Which is why I haven’t been writing lately. I’ve avoided my computer altogether (except when I waste time on Facebook, Twitter and Instagram—or spend an inordinate amount of time following the distracting antics of the crazy man in the White House.) Right now I’ll do anything to avoid facing the nitty gritty work that I know I must do in order to make my novel really good.

But it is imperative that I remember I’m not defined by whether or not I get this novel published. Instead, I’m defined by my tenacity in sticking with this process no matter how much rejection and failure I’ve faced. I have a stubborn streak and it will do me justice in the end.
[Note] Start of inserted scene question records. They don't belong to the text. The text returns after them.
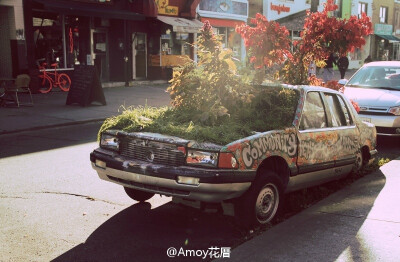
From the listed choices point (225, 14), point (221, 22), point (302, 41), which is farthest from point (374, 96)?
point (225, 14)

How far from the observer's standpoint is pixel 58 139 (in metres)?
9.98

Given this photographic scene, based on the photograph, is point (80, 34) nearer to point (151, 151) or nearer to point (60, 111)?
point (60, 111)

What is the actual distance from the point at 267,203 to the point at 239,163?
0.72 m

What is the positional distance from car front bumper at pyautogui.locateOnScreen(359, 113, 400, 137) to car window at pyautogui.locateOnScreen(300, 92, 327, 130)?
4.00m

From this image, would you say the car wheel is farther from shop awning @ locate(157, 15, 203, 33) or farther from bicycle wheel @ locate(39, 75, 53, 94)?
shop awning @ locate(157, 15, 203, 33)

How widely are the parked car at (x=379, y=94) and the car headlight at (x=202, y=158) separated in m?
5.94

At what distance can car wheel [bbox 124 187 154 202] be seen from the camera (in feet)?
18.3

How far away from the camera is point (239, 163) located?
456 cm

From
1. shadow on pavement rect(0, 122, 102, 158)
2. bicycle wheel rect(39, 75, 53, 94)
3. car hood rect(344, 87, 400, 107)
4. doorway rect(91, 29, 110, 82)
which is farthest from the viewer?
doorway rect(91, 29, 110, 82)

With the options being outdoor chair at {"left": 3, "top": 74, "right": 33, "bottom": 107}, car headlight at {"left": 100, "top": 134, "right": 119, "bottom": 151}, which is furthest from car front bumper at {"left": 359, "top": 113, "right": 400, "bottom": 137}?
outdoor chair at {"left": 3, "top": 74, "right": 33, "bottom": 107}

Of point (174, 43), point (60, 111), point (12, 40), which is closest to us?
point (60, 111)

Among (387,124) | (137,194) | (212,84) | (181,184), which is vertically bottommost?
(137,194)

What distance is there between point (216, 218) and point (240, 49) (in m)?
26.0

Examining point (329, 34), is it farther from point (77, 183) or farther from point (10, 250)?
point (10, 250)
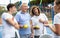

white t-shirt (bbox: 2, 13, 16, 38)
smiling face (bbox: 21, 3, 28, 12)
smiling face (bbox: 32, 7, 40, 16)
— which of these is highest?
smiling face (bbox: 21, 3, 28, 12)

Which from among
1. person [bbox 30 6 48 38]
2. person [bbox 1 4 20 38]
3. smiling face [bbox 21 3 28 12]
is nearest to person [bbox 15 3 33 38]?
smiling face [bbox 21 3 28 12]

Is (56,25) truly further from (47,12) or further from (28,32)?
(47,12)

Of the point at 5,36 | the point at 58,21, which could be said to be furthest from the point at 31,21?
the point at 58,21

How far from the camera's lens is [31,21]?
4.48 meters

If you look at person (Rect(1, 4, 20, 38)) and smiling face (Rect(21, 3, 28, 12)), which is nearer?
person (Rect(1, 4, 20, 38))

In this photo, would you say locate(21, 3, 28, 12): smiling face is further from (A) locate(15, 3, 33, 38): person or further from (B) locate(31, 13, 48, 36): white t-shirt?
(B) locate(31, 13, 48, 36): white t-shirt

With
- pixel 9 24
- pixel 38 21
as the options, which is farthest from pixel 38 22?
pixel 9 24

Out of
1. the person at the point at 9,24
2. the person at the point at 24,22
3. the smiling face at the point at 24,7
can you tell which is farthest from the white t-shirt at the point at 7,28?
the smiling face at the point at 24,7

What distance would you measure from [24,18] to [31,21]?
181 millimetres

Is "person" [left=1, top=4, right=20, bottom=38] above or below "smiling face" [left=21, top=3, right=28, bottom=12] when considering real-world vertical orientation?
below

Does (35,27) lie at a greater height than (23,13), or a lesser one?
lesser

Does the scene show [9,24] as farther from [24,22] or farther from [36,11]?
[36,11]

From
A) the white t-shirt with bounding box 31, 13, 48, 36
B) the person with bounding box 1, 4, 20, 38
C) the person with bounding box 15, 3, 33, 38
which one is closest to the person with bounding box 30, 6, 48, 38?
the white t-shirt with bounding box 31, 13, 48, 36

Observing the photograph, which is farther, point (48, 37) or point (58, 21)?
point (48, 37)
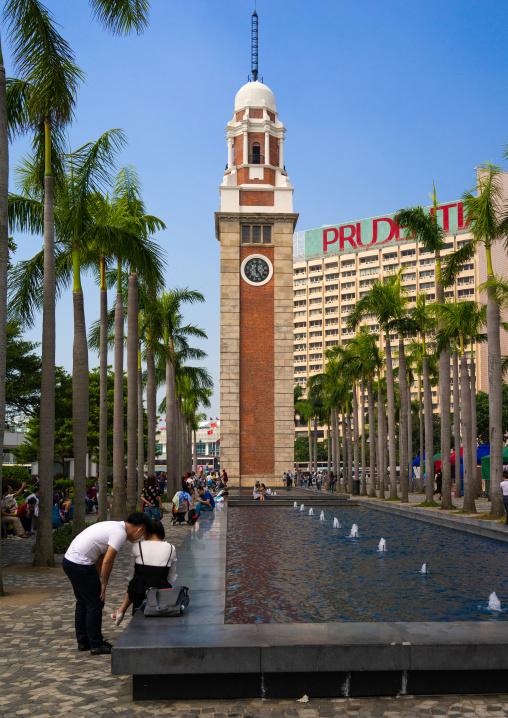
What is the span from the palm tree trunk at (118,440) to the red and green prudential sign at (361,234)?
306ft

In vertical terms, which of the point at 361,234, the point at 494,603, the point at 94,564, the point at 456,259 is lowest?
the point at 494,603

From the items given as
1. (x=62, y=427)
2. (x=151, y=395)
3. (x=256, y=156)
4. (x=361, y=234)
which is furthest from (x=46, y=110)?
(x=361, y=234)

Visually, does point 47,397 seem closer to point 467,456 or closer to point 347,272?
point 467,456

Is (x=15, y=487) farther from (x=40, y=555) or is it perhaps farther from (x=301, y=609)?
(x=301, y=609)

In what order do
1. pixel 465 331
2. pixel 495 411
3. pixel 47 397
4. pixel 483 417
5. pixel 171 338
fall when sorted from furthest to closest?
pixel 483 417, pixel 171 338, pixel 465 331, pixel 495 411, pixel 47 397

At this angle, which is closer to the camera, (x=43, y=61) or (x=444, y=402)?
(x=43, y=61)

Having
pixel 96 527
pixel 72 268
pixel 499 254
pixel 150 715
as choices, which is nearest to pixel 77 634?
pixel 96 527

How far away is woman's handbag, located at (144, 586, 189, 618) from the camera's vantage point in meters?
7.13

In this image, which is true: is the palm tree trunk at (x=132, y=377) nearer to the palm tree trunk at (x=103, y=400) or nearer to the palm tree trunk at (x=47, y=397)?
the palm tree trunk at (x=103, y=400)

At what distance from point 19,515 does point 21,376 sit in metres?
10.7

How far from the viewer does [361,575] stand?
1177 centimetres

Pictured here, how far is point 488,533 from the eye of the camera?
55.1 ft

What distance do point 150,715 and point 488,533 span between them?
41.6 ft

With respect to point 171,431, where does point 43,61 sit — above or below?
above
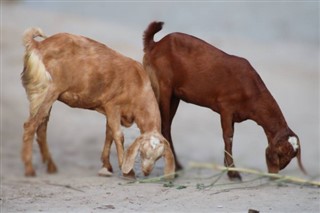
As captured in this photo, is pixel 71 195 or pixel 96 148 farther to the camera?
pixel 96 148

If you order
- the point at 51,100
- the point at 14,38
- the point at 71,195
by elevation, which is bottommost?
the point at 71,195

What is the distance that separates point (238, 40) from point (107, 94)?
775 centimetres

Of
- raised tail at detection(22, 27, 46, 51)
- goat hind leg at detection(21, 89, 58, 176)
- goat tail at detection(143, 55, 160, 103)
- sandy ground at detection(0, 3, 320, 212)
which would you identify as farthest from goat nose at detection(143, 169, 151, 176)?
raised tail at detection(22, 27, 46, 51)

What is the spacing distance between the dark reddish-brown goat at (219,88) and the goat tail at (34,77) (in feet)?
3.69

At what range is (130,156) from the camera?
7.36 m

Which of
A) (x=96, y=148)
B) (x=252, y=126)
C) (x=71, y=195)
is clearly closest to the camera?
(x=71, y=195)

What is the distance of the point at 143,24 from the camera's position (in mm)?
16031

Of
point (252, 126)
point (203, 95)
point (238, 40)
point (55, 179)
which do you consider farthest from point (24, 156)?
point (238, 40)

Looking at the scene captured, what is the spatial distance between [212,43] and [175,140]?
4.03m

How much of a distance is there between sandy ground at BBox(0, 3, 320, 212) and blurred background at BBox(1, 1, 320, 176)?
0.06 feet

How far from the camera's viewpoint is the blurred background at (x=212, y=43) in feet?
33.4

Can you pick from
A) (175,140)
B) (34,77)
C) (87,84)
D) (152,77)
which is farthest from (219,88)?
(175,140)

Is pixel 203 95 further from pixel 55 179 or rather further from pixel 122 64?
pixel 55 179

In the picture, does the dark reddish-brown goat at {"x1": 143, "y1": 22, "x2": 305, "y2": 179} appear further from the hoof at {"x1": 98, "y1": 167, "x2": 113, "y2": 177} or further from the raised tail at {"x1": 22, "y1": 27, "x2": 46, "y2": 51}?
the raised tail at {"x1": 22, "y1": 27, "x2": 46, "y2": 51}
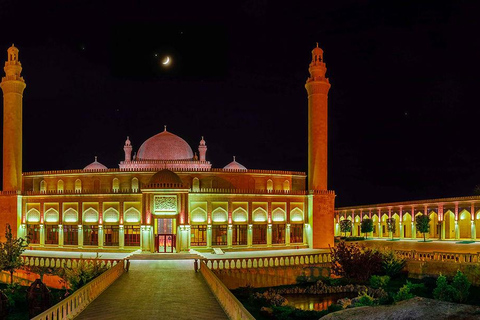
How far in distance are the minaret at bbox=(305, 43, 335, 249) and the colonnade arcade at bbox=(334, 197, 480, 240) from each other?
36.7 feet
There. I just wrote over 400 words. I guess I’m already back to work. I’ll report back and let you know how it turns out.

Thanks for listening.

4 Responses to “Puzzle”

  1. Liz July 31, 2017 at 2:00 pm #

    I’m really inspired by you, Jessica, and I’m delighted that you received that phone call and some concrete advice. I just know in my bones that you will be a published author!! Hope you enjoy writing again once you get back in the groove. In the meantime, I enjoy your blog posts. xoxo

  2. Betty Pierskalla July 31, 2017 at 2:19 pm #

    Good for you Jessica! I am rooting for you!
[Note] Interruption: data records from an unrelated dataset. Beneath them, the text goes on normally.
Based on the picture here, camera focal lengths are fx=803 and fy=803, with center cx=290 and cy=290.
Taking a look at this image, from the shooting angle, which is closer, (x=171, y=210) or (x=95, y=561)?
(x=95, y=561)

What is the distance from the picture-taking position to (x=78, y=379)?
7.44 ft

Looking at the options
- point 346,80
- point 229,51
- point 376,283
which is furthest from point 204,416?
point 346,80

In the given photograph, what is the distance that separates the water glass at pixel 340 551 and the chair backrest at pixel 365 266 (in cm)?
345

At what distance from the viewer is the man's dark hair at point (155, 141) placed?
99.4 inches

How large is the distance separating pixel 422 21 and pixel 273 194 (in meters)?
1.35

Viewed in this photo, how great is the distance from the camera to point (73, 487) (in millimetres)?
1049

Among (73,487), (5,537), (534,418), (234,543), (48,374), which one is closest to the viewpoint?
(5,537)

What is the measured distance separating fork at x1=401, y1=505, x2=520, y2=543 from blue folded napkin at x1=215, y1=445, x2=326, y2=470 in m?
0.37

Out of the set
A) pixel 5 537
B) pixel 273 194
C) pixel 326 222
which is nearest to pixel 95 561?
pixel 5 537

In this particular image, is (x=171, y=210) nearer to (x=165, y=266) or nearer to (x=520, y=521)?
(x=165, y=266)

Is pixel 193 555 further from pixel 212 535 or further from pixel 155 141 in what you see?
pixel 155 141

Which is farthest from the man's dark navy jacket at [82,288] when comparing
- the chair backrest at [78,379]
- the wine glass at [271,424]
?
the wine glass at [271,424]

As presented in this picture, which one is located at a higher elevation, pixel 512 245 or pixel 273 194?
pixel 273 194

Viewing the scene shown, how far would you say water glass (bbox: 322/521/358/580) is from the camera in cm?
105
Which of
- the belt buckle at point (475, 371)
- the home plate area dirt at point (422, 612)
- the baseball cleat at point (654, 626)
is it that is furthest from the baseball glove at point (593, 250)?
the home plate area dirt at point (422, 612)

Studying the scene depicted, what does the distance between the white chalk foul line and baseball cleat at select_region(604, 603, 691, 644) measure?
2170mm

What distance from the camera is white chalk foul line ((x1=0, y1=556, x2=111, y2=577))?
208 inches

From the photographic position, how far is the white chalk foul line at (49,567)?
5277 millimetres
  3. Becki July 31, 2017 at 9:22 pm #

    You’re in with a good crowd ~ persistence will pay off! See:


  4. brittonswingler August 10, 2017 at 12:55 pm #

    Jessica, my own novel, written so quickly (as you know) in 2014, is still being re-written (not edited, mind you, re-written) because I just can’t set it aside until, as you have mentioned, it’s ‘right.’ I do think we know when a piece, long or short, is at its sweet spot. We’ve been writing long enough and seriously enough that there is a place of knowing, of resonance, that isn’t easy to find. I think of it as the place in which I know I’ve done my best work. This doesn’t mean I don’t think someone else might or would do it better, but that for that moment in time, it’s in its final or gosh-darned-near-needs-better-eyeballs place. I’m determined to get there, and the critique group I’m in is helping me (sometimes with stark ‘this isn’t working’ types of input, which I relish, even as my gut writhes in oh-crap-when-will-I-get-this-right speak. So, whether or not it become publishable material, I’m committed to figuring out how to make this work (its genesis is important to me).
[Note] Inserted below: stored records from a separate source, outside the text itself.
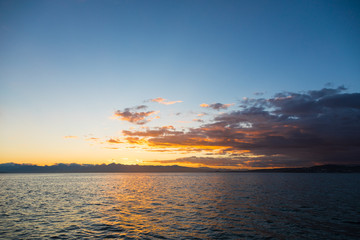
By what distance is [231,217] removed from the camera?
3484cm

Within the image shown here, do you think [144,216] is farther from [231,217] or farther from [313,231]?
[313,231]

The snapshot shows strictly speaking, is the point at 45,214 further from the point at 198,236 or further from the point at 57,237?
the point at 198,236

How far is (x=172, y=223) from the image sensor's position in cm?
3116

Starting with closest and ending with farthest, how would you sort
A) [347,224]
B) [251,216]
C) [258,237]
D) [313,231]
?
[258,237] → [313,231] → [347,224] → [251,216]

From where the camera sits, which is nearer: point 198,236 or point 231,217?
point 198,236

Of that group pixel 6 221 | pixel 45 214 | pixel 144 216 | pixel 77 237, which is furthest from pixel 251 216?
pixel 6 221

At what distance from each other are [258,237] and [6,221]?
117ft

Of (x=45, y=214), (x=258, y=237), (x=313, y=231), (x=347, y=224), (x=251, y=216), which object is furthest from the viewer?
(x=45, y=214)

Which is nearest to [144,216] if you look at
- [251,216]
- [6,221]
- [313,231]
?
[251,216]

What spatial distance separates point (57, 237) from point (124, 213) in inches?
586

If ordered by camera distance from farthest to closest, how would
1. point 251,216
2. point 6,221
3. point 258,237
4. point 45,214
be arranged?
1. point 45,214
2. point 251,216
3. point 6,221
4. point 258,237

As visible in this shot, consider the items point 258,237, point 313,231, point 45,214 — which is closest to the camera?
point 258,237

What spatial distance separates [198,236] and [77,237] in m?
13.6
    I think this avoidance you are doing may just be the exact right thing; the space you need is often disguised as other, less savory-feeling things, um, like total self-doubt. But I know you will reach a point of readiness and delve in again. And when you do, you will be tasting the balance of patience, hard work, honesty, and skill that will have you sending this novel to that gentleman with confidence.

    Make this time yours to take in the beauty of your life, your incredible garden, your talented and amazing children, your soul-stretching husband, your friends…and then with ‘pen in hand’ (can’t bring myself to say ‘keyboard’ just yet), you’ll press on.